The task
What is needed is an exact transcription of the listing, with the images removed.

BEGIN Given information

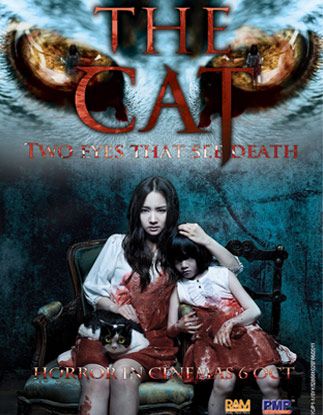 The Cat: Two Eyes That See Death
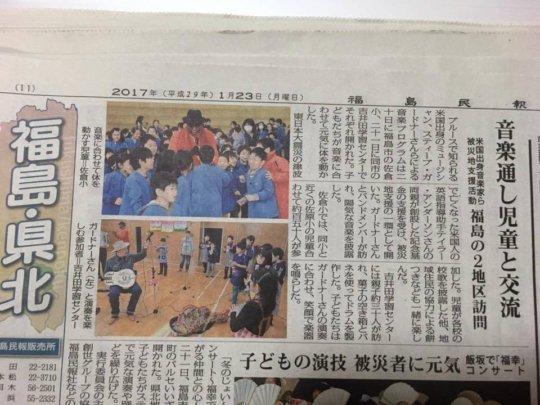Music/Art for Fukushima Newspaper Article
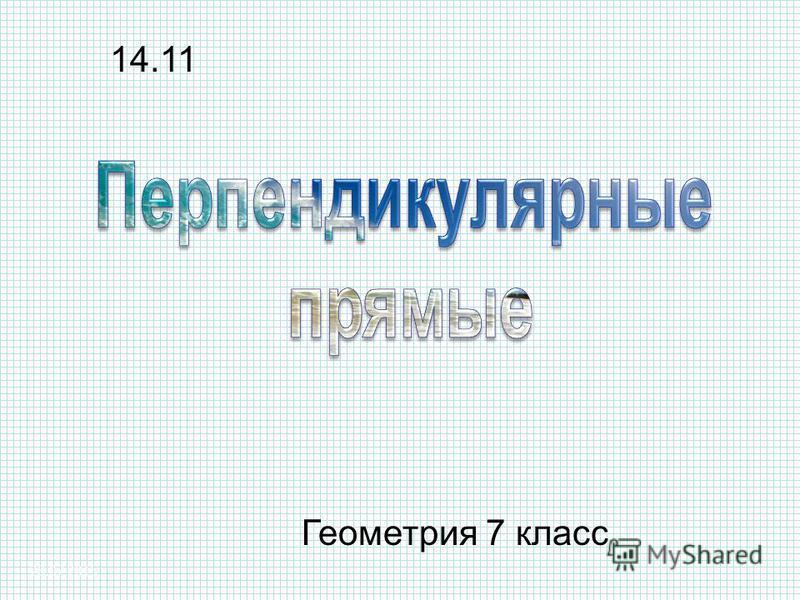 14.11 Геометрия 7 класс 28.07.2015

END Given information

Exercise solution
 The Cat: Two Eyes That See Death
Music/Art for Fukushima Newspaper Article
 14.11 Геометрия 7 класс 28.07.2015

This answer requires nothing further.